Instructions:
• A. Rewrite the section of the perch-cleaning thread that starts at "The lake where" and stops after "in the future.", putting "cabin" in place of "cottage".
• B. Extend the forum thread on butterfly-cleaning perch, starting after its final sentence.

Text segment:
◆ ◆ ◆ ◆ ◆ ◆ ◆
# Butterfly Perch



## Fishindude (May 19, 2015)

The lake where our cottage is in northern Michigan is loaded with small perch. We catch a lot and always just throw them back. Recently a friend showed me a youtube video on how to butterfly clean perch, so we gave it a shot last weekend on about 25. It's kind of a tedious method on the small perch, but they sure turned out nice and are very tasty.

I suspect we will be keeping a few more of these guys in the future.


----------



## fishhead (Jul 19, 2006)

Where's the link to the video?


----------



## StL.Ed (Mar 6, 2011)

And here, I thought this was a Butterfly Perch...


----------



## Fishindude (May 19, 2015)

fishhead said:


> Where's the link to the video?


Here is one, there are many on line.


----------



## fishhead (Jul 19, 2006)

Thanks.

I was snorkeling last week and saw a bunch of 3" bluegills and some 4-5" perch. That got me thinking about butterfly filleting again.

I would leave the rib cage in place and just split them on one side of the dorsal fin like salmon that are cut for drying.
◆ ◆ ◆ ◆ ◆ ◆ ◆
Dataset content:

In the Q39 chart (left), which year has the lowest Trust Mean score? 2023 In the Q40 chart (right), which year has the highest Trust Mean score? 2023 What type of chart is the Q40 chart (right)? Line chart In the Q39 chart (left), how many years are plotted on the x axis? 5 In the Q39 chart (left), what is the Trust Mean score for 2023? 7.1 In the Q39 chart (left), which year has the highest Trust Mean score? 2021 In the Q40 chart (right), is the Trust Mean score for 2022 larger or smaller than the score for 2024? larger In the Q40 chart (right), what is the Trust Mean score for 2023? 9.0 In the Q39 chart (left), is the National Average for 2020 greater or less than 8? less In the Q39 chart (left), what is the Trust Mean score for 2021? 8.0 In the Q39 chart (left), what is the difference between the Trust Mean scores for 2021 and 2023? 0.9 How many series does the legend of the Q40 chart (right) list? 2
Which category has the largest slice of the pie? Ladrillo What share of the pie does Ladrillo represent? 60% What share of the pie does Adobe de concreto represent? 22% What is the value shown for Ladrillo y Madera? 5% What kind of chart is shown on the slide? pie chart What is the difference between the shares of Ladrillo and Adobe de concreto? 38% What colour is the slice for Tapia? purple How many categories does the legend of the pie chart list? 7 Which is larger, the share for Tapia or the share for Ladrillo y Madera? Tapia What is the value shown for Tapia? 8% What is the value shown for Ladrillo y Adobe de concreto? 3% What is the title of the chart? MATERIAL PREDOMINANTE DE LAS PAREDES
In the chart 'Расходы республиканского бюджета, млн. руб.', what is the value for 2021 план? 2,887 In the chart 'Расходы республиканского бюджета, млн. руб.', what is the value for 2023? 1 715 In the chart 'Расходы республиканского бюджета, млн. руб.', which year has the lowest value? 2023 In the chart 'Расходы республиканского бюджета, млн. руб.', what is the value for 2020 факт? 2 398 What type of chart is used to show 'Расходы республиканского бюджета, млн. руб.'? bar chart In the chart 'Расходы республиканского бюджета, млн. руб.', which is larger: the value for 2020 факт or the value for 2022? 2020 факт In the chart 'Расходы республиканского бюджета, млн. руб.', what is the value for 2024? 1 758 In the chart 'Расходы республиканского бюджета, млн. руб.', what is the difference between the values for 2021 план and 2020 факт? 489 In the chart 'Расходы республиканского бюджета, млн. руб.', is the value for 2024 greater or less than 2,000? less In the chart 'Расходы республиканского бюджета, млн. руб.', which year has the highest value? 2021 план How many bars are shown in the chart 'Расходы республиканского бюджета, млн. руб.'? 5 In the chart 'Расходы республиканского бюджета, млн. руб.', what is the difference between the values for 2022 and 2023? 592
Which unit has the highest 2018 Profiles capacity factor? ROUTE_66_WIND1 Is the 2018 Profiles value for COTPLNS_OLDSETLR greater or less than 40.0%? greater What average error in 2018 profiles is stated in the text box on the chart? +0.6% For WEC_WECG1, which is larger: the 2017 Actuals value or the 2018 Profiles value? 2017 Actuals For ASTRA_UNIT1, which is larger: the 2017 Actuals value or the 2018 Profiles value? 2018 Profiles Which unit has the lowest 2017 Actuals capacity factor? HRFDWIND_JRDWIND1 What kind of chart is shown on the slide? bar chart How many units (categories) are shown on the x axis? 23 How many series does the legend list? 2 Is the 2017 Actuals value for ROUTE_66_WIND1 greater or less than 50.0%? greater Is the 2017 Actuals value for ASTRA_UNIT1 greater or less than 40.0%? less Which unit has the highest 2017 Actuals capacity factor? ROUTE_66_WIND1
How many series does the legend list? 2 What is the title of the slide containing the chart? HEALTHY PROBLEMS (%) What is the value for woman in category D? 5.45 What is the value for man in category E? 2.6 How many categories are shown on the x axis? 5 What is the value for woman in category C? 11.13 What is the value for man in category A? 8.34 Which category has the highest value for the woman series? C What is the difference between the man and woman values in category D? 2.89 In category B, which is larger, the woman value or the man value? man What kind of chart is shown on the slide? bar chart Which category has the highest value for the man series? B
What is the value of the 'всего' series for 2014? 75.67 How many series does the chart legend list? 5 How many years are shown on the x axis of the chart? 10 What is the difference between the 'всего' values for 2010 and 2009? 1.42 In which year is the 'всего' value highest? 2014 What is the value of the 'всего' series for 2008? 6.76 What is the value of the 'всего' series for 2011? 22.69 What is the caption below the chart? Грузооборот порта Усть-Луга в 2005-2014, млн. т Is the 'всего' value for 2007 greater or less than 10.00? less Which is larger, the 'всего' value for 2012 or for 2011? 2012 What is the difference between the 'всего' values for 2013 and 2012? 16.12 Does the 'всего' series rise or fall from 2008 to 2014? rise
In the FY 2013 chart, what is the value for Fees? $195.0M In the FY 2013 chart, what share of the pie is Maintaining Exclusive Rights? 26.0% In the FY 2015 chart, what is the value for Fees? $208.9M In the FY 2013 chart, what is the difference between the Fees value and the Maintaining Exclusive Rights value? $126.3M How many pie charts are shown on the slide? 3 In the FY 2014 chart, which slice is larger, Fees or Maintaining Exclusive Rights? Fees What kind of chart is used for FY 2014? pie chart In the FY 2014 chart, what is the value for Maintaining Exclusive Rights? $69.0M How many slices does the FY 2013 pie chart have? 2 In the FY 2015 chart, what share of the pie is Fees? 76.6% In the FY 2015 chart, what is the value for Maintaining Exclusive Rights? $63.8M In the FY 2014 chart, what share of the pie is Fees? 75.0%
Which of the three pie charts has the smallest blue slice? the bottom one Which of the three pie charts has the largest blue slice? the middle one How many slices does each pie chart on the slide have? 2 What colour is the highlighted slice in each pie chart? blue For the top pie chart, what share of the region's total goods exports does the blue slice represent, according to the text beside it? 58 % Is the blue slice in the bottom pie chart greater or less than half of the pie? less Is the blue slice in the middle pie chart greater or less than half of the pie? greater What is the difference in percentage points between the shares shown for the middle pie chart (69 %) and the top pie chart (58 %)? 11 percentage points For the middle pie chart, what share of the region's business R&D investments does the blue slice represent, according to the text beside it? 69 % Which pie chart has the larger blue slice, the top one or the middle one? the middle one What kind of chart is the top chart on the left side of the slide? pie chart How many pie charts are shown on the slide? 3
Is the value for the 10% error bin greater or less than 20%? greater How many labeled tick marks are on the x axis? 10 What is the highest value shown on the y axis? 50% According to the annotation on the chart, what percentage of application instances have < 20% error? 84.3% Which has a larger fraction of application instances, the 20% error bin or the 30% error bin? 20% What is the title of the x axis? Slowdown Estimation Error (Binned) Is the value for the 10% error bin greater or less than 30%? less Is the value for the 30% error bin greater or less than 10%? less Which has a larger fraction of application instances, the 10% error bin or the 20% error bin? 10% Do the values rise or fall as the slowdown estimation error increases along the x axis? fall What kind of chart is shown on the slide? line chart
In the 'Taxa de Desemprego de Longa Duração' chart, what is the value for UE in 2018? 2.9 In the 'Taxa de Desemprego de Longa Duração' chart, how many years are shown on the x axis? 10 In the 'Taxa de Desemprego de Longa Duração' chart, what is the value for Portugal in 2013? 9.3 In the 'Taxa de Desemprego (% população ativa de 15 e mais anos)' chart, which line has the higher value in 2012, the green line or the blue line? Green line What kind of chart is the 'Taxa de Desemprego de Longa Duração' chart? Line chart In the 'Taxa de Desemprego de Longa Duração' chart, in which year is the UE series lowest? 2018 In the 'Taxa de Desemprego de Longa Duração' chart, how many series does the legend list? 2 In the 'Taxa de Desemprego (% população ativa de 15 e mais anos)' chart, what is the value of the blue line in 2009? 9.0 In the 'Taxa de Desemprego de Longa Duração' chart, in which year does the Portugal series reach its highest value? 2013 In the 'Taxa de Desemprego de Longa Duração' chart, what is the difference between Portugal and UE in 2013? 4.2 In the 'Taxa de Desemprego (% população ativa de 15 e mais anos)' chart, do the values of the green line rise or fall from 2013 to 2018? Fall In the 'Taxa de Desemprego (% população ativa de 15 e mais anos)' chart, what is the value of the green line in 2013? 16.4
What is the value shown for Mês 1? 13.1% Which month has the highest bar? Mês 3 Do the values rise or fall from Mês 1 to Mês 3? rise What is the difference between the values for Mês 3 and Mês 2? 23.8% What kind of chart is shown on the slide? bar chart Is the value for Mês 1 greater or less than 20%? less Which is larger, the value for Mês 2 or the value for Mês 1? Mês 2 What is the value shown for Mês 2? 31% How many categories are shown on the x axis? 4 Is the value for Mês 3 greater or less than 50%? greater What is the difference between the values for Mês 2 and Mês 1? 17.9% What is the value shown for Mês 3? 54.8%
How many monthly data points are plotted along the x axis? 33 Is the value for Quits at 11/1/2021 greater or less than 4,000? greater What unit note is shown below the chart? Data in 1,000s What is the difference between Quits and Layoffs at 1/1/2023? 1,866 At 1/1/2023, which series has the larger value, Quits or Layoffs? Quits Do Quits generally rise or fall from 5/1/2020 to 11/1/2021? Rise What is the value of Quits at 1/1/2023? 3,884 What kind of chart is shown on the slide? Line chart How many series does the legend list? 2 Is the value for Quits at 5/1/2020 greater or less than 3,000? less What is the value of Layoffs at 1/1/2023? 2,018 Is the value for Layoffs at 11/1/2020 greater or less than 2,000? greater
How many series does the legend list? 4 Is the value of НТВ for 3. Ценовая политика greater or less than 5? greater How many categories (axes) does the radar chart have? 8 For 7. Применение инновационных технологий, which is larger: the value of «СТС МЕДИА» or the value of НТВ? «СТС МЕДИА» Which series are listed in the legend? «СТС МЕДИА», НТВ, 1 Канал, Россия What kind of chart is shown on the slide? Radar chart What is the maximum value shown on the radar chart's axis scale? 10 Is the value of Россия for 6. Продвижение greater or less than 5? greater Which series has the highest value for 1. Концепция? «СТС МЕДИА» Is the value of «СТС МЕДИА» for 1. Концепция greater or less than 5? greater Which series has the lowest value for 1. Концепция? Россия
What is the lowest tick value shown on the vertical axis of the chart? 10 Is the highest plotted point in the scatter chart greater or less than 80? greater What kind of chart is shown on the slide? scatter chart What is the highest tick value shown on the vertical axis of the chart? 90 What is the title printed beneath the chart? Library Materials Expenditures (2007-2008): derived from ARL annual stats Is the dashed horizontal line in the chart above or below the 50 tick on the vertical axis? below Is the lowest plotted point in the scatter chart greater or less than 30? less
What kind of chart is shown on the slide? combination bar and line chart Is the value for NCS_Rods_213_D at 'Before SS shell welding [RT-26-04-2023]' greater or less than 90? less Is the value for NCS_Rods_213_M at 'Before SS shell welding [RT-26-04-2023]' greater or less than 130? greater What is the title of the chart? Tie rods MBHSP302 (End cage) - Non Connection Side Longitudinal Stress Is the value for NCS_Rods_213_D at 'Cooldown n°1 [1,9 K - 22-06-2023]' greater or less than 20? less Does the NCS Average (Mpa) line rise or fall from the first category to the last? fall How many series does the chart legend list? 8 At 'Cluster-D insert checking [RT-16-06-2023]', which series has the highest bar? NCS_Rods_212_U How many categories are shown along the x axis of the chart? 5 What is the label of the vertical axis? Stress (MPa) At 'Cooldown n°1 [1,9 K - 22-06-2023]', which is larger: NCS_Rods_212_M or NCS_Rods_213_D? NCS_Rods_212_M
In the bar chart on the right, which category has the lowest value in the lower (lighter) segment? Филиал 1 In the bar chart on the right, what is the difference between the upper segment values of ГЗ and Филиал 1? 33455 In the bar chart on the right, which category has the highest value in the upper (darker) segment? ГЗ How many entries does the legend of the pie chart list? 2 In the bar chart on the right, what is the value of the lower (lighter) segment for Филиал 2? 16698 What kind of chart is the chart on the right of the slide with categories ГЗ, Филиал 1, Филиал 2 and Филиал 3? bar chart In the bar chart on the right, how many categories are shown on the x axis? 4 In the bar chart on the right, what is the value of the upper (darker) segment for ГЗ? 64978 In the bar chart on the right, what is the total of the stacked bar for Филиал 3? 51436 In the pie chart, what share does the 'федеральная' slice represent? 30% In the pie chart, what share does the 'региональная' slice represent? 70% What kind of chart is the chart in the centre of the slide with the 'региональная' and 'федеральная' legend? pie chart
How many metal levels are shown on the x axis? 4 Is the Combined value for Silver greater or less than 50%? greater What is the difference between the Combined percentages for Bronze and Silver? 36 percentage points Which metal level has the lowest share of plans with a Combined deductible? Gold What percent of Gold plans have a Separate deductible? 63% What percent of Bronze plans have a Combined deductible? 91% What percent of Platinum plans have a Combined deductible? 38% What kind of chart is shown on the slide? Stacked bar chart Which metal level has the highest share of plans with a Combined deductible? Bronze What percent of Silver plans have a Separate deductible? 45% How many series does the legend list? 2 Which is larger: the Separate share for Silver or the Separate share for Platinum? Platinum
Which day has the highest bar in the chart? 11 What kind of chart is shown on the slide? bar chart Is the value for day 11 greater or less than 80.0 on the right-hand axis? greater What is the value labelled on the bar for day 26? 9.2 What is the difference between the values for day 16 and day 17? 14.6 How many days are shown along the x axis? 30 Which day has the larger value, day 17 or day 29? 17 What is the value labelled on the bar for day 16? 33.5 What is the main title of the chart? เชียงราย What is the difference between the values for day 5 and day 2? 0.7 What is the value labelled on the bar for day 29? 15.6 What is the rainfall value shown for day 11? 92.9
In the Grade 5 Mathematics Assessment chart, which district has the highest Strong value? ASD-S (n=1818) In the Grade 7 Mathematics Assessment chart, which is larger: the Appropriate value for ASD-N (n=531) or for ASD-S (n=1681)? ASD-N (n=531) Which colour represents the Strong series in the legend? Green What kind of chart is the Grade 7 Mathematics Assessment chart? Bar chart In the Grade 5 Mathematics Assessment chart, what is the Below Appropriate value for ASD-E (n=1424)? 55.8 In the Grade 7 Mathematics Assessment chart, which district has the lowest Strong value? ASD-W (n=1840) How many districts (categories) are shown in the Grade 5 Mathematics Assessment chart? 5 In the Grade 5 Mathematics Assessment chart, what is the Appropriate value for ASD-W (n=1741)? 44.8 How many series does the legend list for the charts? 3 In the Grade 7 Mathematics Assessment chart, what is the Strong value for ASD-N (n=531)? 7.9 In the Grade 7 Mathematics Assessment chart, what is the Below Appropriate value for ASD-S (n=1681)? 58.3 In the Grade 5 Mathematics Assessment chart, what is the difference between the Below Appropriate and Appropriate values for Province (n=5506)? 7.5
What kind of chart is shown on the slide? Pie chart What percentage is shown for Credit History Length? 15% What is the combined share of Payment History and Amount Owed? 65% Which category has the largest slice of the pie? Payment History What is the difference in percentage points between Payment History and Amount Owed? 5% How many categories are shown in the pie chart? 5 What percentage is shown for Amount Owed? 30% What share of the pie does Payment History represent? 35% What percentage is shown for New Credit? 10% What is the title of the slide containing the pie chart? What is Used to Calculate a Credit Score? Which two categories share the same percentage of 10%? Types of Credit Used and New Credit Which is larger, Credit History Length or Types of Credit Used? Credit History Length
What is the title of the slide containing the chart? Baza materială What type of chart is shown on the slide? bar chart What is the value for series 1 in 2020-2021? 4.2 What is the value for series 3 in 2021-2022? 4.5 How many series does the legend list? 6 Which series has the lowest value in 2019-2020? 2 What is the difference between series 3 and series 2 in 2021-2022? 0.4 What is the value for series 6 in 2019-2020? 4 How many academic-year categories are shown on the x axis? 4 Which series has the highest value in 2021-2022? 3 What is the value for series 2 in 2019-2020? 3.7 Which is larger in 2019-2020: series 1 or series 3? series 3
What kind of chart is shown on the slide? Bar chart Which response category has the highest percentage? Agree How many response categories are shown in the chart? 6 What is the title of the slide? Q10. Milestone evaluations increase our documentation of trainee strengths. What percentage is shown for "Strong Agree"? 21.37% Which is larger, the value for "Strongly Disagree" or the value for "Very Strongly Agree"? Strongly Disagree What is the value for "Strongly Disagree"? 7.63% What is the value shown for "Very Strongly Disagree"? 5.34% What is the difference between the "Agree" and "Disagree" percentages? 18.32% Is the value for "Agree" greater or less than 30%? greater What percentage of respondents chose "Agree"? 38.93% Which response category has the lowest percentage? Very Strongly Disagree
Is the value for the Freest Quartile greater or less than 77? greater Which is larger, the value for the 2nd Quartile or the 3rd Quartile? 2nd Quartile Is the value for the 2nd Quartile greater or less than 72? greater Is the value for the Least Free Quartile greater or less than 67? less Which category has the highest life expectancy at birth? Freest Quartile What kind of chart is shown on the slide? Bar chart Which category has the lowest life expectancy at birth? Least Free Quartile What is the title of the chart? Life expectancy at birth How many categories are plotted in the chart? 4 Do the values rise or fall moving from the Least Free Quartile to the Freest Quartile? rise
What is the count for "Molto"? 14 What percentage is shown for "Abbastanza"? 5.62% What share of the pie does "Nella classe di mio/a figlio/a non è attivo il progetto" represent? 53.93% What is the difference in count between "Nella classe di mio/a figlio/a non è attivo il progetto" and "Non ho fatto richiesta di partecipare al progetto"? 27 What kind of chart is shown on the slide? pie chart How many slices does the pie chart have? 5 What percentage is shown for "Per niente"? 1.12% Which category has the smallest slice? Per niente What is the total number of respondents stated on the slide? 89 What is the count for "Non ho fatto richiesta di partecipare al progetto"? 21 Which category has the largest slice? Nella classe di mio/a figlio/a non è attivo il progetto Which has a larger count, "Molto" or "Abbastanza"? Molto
◆ ◆ ◆ ◆ ◆ ◆ ◆
Results of the exercise:
• A.
The lake where our cabin is in northern Michigan is loaded with small perch. We catch a lot and always just throw them back. Recently a friend showed me a youtube video on how to butterfly clean perch, so we gave it a shot last weekend on about 25. It's kind of a tedious method on the small perch, but they sure turned out nice and are very tasty.

I suspect we will be keeping a few more of these guys in the future.

• B.
I'm thinking that it might soften the bones but if not they should lift out pretty easily although it would make it harder to bread them. We ran a bunch of small bass through the blender and then fried them. They made little green patties and the bones were just as hard plus there were now more of them.


----------



## Homesteader at Heart (Aug 11, 2003)

Why not just fillet them? It seems like it would be quicker than butterflying.


----------



## fishhead (Jul 19, 2006)

If they were larger than I probably could fillet them faster but these are small fish. Also, by the time you fillet the meat off the ribs it would only be about 1/8" thick.

I'm not sure why some people fillet the larger fish but I do know that processors butterfly perch so there must be a reason.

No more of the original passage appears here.